La grande sœur d’Amaya, quant à elle, se chercha longtemps. Passant de petits boulots à petits boulots sans trouver ce qui la bottait vraiment, enfermée dans une crise d’adolescence qui ne semblait pas se résoudre avec le temps, alors que tout le monde en avait un peu ras le cul…
Parlons de la petite, notre sujet principal. Dès six enfants, c’était bien la plus tranquille, la plus douce et la plus sage qu’on est vue. Du penseur à la défroquée, en passant par un hyper actif, un calculateur et un bourru, il fallait bien qu’un petit ange s’invente une place au sein de cette grande marmaille. Si une fausse couche n’était pas survenue entre le flot ininterrompu de petits garçons, elle n’aurait probablement jamais vue le jour.
Elle était donc, non officiellement, la septième enfant du couple. Dans certaine région, les chiffres revers de l’importance, quelque chose de magique, parfois simple folklore ou véritable croyance, on n’en disait pas moins qu’à l’époque où la petite à peine âgée de cinq ans, avait un don avec ses mains.

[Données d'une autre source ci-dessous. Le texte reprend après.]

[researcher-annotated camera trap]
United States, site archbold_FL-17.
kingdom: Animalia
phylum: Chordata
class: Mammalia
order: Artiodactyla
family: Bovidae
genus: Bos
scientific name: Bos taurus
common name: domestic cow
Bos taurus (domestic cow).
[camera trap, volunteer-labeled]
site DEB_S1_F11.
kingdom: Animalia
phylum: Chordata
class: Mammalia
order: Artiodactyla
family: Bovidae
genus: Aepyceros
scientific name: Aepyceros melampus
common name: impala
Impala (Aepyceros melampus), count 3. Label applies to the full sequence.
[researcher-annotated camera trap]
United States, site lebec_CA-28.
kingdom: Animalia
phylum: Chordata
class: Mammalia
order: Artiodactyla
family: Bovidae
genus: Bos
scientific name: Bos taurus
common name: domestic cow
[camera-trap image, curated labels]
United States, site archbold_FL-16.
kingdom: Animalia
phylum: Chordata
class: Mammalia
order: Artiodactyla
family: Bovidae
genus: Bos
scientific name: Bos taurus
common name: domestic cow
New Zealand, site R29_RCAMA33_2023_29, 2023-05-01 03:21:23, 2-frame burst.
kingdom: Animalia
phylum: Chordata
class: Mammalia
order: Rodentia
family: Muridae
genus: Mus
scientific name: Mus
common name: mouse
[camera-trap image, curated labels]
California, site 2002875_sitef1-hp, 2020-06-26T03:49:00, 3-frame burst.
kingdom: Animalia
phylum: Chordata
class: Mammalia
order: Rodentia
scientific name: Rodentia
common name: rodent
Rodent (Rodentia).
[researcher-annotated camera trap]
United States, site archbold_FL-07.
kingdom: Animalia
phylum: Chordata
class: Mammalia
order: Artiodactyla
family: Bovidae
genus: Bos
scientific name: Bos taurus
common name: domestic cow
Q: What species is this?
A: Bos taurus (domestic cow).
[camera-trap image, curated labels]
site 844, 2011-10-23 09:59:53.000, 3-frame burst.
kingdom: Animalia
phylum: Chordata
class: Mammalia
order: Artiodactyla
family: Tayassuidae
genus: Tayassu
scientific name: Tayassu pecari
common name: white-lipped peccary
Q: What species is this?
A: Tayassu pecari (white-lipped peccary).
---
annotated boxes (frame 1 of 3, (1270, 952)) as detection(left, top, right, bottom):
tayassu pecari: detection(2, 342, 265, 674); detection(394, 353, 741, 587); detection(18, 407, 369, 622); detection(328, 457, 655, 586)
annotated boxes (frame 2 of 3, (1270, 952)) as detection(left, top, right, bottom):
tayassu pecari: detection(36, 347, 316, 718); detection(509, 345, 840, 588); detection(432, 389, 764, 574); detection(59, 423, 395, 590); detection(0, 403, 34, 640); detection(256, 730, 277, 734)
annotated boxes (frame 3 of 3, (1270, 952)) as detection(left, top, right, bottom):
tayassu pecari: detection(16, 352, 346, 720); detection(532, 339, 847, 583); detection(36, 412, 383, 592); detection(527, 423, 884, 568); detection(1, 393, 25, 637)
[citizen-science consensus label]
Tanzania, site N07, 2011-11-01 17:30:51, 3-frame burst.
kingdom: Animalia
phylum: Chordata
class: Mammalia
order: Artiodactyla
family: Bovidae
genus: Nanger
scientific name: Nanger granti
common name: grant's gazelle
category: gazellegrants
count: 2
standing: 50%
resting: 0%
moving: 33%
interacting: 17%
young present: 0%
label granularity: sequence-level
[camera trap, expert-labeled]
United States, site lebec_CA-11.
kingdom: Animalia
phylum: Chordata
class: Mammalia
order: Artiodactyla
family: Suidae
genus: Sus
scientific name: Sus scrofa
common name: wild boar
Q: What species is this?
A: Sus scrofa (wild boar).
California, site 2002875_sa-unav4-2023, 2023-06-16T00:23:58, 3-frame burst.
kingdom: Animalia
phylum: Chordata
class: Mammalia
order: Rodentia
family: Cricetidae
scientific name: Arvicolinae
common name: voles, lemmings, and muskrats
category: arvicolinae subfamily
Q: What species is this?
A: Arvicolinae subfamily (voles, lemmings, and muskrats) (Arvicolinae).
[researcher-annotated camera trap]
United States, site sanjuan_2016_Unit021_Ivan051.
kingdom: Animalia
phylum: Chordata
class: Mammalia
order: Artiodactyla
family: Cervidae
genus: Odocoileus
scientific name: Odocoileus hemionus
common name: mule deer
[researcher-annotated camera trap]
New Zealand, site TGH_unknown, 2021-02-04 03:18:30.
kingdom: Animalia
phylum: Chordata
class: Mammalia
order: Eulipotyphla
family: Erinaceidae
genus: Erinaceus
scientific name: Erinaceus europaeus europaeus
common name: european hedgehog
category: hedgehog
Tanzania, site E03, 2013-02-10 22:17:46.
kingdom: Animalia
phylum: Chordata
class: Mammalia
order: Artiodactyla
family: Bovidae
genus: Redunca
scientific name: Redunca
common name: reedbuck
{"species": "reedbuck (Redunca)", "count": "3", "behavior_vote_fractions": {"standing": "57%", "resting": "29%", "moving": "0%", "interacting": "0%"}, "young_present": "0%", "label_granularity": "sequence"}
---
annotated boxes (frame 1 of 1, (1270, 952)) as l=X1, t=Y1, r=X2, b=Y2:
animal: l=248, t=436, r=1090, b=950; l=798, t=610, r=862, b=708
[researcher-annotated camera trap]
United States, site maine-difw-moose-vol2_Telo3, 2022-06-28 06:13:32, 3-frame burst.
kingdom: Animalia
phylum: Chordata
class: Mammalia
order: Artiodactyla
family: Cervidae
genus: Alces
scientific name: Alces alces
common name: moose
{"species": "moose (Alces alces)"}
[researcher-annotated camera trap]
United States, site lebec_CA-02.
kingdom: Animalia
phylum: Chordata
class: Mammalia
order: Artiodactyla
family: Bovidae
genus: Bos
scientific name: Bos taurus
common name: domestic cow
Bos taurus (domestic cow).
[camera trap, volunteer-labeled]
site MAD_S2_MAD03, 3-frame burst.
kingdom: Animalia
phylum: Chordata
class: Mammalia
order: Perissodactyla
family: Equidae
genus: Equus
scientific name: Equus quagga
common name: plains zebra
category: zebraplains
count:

Il ne suffisait que d’un touché pour qu’une douleur s’en aille, absorbée, sans doute, par le courant de son chakra.
On parlait déjà d’une carrière en médecine ou, avec moins de prestige, d’une masseuse à talent.
Amaya n’avait que faire, se sentant aimée et appréciée de tous, même si quelques disputes éparses allaient et venaient entre les membres de sa famille, qu’elle observait de loin avec un calme plat, spectatrice de tant d’émotion qu’elle ne connaissait pas.
Puis, comme tout enfant, elle se découvrit une passion pour ce qui avaient attraient aux petites bêtes. Avec les autres gamins, elle allait souvent à la recherche d’insectes, de petits animaux fuyards et de lieux où se réunir pour le plaisir du jeu.
C’est lors d’une rare belle journée pour le pays de la foudre, qu’elle et sa maman prirent une marche longue en dehors du village, pour se ressourcer un peu, ou cueillir des herbes, qui sait.
Elle devait avoir dans les sept ans à l’époque et, curieuse de tout, questionnait sa mère sur n’importe qu’elle sujet, dans sa phase « pourquoi? » et « comment? » qui amène souvent aux trucs embarrassant de la vie.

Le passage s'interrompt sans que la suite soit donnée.